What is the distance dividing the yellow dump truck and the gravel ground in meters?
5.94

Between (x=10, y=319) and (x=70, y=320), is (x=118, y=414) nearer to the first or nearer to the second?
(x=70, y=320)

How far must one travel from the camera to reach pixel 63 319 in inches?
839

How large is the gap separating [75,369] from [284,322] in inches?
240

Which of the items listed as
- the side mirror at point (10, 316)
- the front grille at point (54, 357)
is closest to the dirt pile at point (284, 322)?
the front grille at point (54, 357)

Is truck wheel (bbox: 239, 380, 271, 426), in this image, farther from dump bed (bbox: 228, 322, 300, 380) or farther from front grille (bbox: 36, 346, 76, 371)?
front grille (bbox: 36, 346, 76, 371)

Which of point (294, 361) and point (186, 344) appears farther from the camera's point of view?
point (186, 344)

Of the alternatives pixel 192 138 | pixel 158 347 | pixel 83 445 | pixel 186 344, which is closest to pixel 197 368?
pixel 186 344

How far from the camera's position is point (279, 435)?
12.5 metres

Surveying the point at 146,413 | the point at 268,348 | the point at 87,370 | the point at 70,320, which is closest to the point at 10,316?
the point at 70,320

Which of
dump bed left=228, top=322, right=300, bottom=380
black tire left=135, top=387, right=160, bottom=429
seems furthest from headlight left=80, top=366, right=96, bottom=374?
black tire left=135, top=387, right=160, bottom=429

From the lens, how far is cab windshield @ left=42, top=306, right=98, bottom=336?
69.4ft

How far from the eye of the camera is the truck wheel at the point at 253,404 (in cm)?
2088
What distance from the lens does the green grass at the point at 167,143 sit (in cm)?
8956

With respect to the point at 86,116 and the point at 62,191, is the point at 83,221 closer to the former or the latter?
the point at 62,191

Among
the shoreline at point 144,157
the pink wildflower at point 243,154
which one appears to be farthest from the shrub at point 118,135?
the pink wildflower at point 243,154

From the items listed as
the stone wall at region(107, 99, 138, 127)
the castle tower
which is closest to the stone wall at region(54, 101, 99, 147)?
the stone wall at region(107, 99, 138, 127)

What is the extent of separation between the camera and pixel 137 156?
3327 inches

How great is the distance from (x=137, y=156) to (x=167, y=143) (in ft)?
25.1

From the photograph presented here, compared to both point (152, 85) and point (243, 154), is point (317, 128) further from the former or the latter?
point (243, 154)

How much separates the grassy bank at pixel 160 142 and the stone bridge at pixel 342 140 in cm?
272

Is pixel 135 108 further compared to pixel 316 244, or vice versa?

◆ TASK OBJECTIVE ◆
Swap "closest" for "nearest" in the data from the line with "Which of the items listed as" to the line with "12.5 metres", both included. Write out only those lines, with nothing else changed.

◆ TASK SOLUTION ◆
Which of the items listed as
- the side mirror at point (10, 316)
- the front grille at point (54, 357)
is nearest to the dirt pile at point (284, 322)?
the front grille at point (54, 357)

Is truck wheel (bbox: 239, 380, 271, 426), in this image, farther from dump bed (bbox: 228, 322, 300, 380) or farther from front grille (bbox: 36, 346, 76, 371)?
front grille (bbox: 36, 346, 76, 371)

Which of point (294, 361) and point (186, 344) appears farther from the camera's point of view?
point (186, 344)

Of the alternatives pixel 192 138 | pixel 158 347 | pixel 83 445 | pixel 186 344, which is nearest to pixel 197 368?
pixel 186 344

How far from the camera's position is point (279, 435)?
12.5 metres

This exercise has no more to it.